This script takes the results of TnSeq.sh or TnSeq2.sh for sequence files derived from one or more replicates of a single condition that you wish to analyze for significant absence of mutants in all genes in your genome. The insertion site locations and read counts data is smoothed with LOESS smoothing (to correct for genomic position- dependent effects on apparent insertion abundance), and used as the basis for the generation of a number of pseudodatasets that specify an "expected" number of Tn-derived reads per gene, using the null hypothesis that no inserts affect fitness. Real and pseudo-data are normalized with DESeq, the number of reads per gene and the number of independent insertions identified per gene is tallied, and differential mutant abundance is calculated using a negative binomial test.

Usage: ./TnSeqEssential.sh [-i <#>] [-e <#>] [-a <assembly>] [-o <output>] [-c <name>] [-x <#>] <pfx1> <pfx2> <pfx3> ... <pfxn>

Arguments:

-i <#> - The number of the most represented sites to ignore

-e <#> - The number of simulated pseudodatasets you want to generate (warning, this increases execution time exponentially. Try starting with 5 and see how long it takes).

<assembly> - The name of the assembly you're using (e.g. "PAO1")

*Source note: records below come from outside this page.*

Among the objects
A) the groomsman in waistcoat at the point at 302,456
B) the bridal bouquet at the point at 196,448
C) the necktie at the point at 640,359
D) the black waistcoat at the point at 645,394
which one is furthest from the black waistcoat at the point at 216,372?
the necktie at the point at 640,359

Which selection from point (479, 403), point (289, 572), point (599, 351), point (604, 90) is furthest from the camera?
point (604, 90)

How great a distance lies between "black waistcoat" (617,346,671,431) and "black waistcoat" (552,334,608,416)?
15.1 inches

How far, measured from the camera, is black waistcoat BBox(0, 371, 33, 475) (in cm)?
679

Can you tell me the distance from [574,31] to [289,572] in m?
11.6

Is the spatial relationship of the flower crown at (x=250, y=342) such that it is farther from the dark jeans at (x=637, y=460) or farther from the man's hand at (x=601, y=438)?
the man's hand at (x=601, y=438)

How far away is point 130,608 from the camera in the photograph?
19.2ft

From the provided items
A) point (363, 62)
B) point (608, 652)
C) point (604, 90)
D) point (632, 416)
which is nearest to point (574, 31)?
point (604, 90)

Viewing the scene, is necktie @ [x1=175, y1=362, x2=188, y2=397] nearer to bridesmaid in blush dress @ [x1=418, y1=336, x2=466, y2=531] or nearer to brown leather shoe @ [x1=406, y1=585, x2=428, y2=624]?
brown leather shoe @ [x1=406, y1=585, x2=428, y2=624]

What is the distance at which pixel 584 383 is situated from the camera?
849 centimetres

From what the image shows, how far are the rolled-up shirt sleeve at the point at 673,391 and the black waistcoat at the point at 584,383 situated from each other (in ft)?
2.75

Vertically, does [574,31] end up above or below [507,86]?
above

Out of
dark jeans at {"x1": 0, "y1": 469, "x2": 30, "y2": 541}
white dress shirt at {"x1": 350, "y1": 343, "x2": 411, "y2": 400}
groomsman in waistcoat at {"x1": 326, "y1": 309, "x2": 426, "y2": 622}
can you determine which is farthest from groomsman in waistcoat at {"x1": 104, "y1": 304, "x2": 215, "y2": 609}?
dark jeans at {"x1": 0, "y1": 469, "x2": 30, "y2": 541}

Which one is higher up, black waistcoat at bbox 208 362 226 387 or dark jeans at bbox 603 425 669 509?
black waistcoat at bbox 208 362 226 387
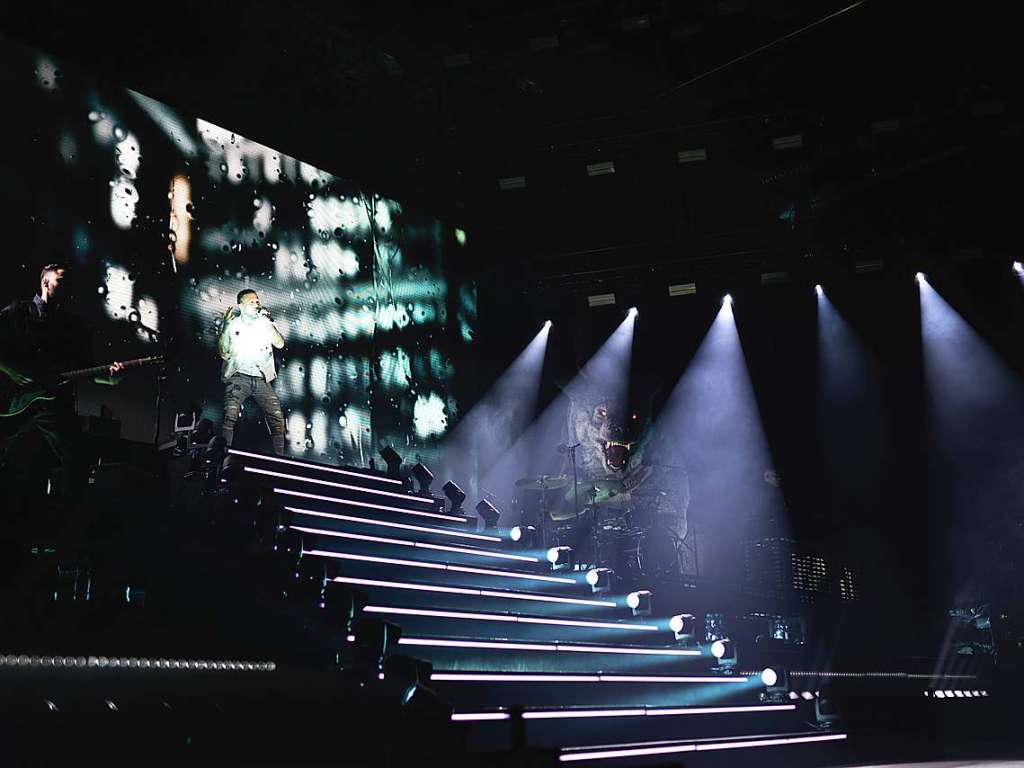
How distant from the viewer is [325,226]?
36.1 ft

<output> - The name for the output file

-c <name> - The name for the test condition

-x <#> - The number of replicates for the test condition

<pfx#> - The file prefixes to be considered, listed with the control conditions followed by the test conditions (e.g. "./TnSeqEssential.sh -i 50 -a PAO1 -o Example -c condition -x 2 C1 C2")

Dependencies:

-$REFGENOME defined in your environment. This should specify a directory that contains your genome annotations in GFF format in a subdirectory with the same name as the genome. (e.g. if $REFGENOME is "/home/user/ref_genome", then the files "/home/user/ref_genome/PAO1/PAO1.trunc.gff" and "/home/user/ref_genome/PAO1/PAO1.gene.products.kegg.txt" should be present)

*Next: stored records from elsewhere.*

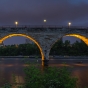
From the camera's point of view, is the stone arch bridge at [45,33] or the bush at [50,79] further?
the stone arch bridge at [45,33]

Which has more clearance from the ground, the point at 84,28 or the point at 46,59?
the point at 84,28

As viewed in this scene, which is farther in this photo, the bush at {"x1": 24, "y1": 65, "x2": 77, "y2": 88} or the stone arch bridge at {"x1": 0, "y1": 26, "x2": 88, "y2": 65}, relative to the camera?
the stone arch bridge at {"x1": 0, "y1": 26, "x2": 88, "y2": 65}

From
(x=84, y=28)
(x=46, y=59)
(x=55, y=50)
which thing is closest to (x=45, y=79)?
(x=46, y=59)

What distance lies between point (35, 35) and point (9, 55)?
48288 mm

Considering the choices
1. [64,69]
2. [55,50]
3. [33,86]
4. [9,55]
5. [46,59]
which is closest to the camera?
[33,86]

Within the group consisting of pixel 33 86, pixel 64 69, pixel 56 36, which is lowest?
pixel 33 86

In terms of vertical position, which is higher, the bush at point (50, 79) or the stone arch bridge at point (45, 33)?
the stone arch bridge at point (45, 33)

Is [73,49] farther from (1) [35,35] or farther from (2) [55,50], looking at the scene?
(1) [35,35]

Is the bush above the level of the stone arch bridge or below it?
below

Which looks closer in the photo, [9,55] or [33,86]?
[33,86]

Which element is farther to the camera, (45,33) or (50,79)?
(45,33)

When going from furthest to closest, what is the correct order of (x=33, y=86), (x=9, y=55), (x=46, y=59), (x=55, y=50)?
(x=9, y=55), (x=55, y=50), (x=46, y=59), (x=33, y=86)

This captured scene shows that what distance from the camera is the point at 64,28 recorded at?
44.9 meters

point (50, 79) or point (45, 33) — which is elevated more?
point (45, 33)
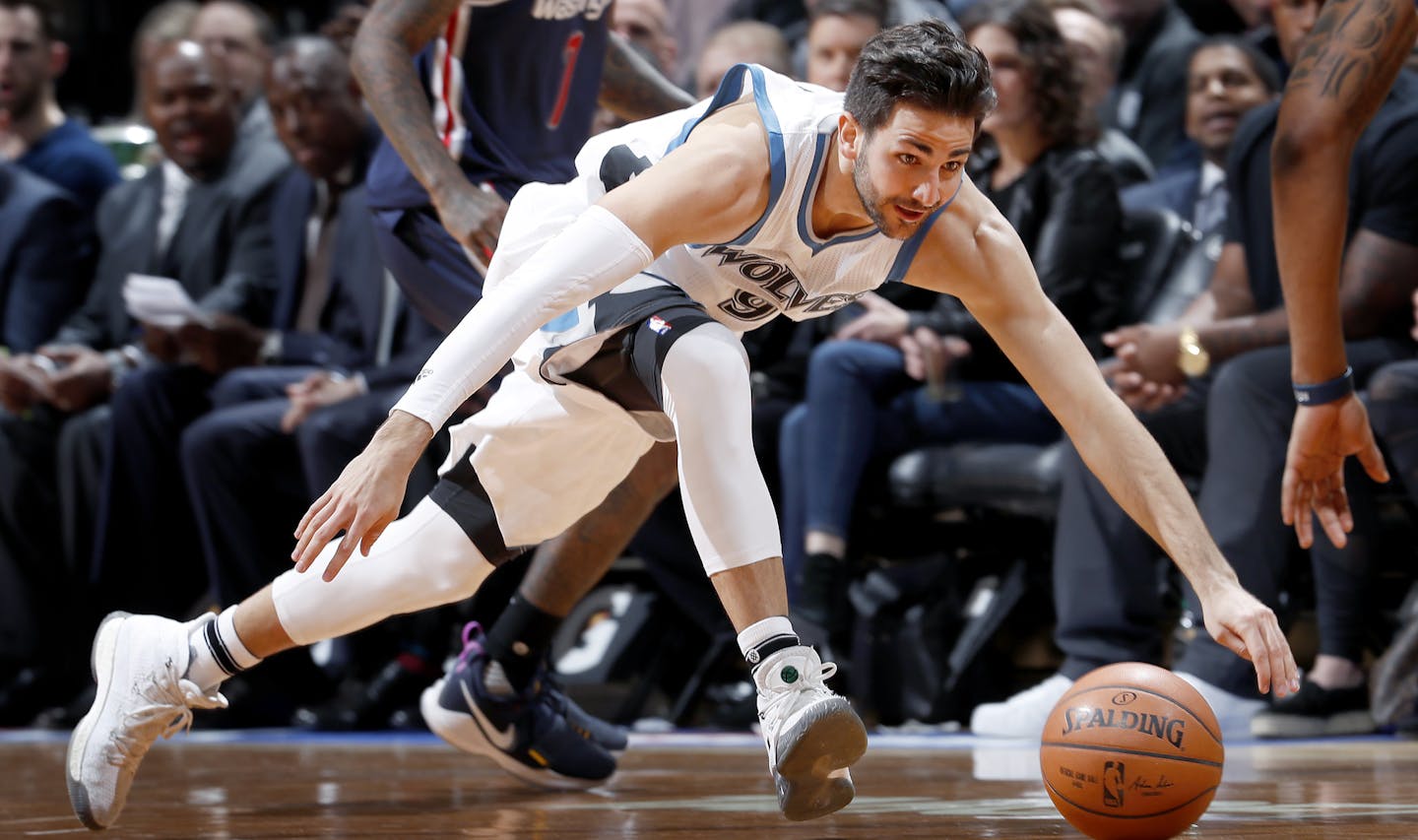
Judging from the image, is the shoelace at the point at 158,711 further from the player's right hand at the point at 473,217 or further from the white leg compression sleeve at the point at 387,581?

-R (http://www.r-project.org/)

-Perl (http://www.perl.org/)

-TnSeqDESeqEssential.R (this package) placed in ~/local/bin/ -NOTE: Please have a look inside TnSeqDESeq.R at lines 16-18 and lines 85-95. There are some lines you may want to change to introduce features such as filtering sites based on reliable identification of those sites in replicate samples, or automated annotation of gene names from your GFF file. Please contact Keith Turner ([email protected]) with questions.

-TnGeneBin.pl (this package) placed in ~/local/bin/

-DESeq (http://bioconductor.org/packages/release/bioc/html/DESeq.html)

-dplyr (CRAN)

-Optional: (assembly).gene.products.kegg.txt, a tab-separated file containing any annotation information you want automatically appended to your DESeq results file. This is so named because our file includes (locus)-(gene name)-(product)-(KEGG Orthology number)-(KEGG Pathway) information, but you can include whatever you'd like. If you want to change the name of this file, also do so on TnSeqDESeq.R line 69. This file should be in the location described above.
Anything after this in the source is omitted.